24/04/2015 | Yazar: Cihan Dağ

‘Öldür beni. Ama şunu unutma kardeşim: Biz sabah kahvaltısı olduk. Siz öğlen yemeği olacaksınız.’

“Öldür beni. Ama şunu unutma kardeşim: Biz sabah kahvaltısı olduk. Siz öğlen yemeği olacaksınız.”
 
Bundan tam yüz yıl önce… Ermenilerin ve Kürtlerin komşu olduğu zamanlardı. Bir Ermeni olan Azat bahçesinde bir şeyler ekmekle meşgul iken birinin gölgesi düşmüş üstüne. Kafasını geriye çevirdiğinde Kürt komşusu Azad’ın silahını ona doğrulttuğunu görmüş. Şaşırmış ilk başta. Sonra kederlenip, az önce biçtiği toprağa dalmış gözü. Ardından doğrulup Azad’ın yüzüne bakmış Azat.
 
Kürt komşusundan son bir dileği olmuş. Karşılıklı oturup çay içmek istemiş Azat.
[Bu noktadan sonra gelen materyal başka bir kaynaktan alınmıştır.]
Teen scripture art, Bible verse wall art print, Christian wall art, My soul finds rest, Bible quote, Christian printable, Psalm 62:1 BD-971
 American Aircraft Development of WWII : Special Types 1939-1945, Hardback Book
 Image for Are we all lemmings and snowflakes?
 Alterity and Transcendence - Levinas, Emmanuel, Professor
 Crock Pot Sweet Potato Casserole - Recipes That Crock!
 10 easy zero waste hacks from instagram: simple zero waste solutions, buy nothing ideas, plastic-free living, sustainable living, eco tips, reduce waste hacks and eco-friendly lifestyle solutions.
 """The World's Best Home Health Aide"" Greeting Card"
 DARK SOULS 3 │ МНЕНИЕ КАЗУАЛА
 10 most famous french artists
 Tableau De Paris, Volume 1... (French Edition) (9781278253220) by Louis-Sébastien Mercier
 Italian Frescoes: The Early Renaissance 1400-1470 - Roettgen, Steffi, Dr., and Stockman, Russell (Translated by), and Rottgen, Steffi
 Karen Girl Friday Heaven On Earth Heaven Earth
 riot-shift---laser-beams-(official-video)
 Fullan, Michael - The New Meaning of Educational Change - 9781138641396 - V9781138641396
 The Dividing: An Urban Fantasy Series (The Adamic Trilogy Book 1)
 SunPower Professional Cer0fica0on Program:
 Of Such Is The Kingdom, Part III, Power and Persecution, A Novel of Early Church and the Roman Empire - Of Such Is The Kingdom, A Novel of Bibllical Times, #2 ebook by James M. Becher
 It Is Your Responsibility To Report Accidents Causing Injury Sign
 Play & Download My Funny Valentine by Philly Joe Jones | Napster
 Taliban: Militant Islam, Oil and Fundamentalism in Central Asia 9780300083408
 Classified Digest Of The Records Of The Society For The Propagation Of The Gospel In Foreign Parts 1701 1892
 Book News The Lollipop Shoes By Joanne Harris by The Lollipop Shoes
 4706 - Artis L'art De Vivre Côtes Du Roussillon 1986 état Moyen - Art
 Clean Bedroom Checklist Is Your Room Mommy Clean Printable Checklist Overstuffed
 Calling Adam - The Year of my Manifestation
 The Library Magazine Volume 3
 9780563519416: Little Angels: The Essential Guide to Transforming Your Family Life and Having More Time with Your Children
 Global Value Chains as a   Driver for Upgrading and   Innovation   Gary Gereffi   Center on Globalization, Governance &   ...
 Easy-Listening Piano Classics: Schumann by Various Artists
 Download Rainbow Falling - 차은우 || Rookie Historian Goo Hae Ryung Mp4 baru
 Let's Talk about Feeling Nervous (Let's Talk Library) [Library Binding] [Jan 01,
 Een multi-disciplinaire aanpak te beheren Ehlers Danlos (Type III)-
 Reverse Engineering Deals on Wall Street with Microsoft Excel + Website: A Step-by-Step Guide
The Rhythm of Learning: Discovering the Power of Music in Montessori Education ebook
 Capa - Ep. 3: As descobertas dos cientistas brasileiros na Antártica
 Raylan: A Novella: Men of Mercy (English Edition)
Çay için ateşi yakarken söyleyenin dilini dinleyenin yüreğini acıtan bir türkü okumuş;
 
“ganâum em ari ari / çağırıyorum, gel gel,
ganâum em ari ari / çağırıyorum, gel gel,
yâr boyit mernem/ gelmiyorsun,
âes kali mukhıt mari/ ocağın sönsün
asa inâ anem/ söyle, ne diyeyim?”
 
Çayın suyu kaynamaya başlamış. Kararan demliklerden çay süzülmüş bardakların içine. Azat çayını yavaş yavaş yudumlarken, Azad belki de yapmak istediği şeyden vazgeçmeden bir an önce komşusu Azat’ı öldürmek için çayını hızlı hızlı içmiş. Azat gözlerini Azad’a dikip şöyle demiş:
 
“Öldür beni. Ama şunu unutma kardeşim: Biz sabah kahvaltısı olduk. Siz öğlen yemeği olacaksınız.”
 
Ve sonra arkasını dönüp diz çökmüş Azat. Az önce ekip biçtiği toprağa, karşısında yükselen dağlara uzunca bakmış. Hazır olduğunu göstermek için başını öne doğru iki kez eğip kaldırmış. Azad’ın titreyen ellerinin tetiği geri çekmesiyle Bingöl’ün dağlarında acı bir ses yankılanmış. O sesi duyan bir göç kafilesi bir an durmuş sesin geldiği yöne doğru. İnce bir sessizliğin içinde rüzgâr inatla susmamış. “Hadi, devam edin” diye bir tekmil gelmiş arkadan. Hadi, devam edin…
 
*Ninemin masallarından esinlenilmiştir.